Data under study Start Marker

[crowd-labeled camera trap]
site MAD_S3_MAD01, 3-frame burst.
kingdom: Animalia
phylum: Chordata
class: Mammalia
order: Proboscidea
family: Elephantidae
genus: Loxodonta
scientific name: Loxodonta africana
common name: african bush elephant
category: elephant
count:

Data under study End Marker
Data under study Start Marker

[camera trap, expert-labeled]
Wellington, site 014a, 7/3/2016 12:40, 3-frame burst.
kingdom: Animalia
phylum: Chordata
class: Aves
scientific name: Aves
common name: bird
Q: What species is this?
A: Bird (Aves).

Data under study End Marker

» What to produce:
Everything starting at the line containing "class: Aves" and ending at the line containing "A: Bird (Aves)." in the records above should be repeated exactly, and only that.

» Reply:
class: Aves
scientific name: Aves
common name: bird
Q: What species is this?
A: Bird (Aves).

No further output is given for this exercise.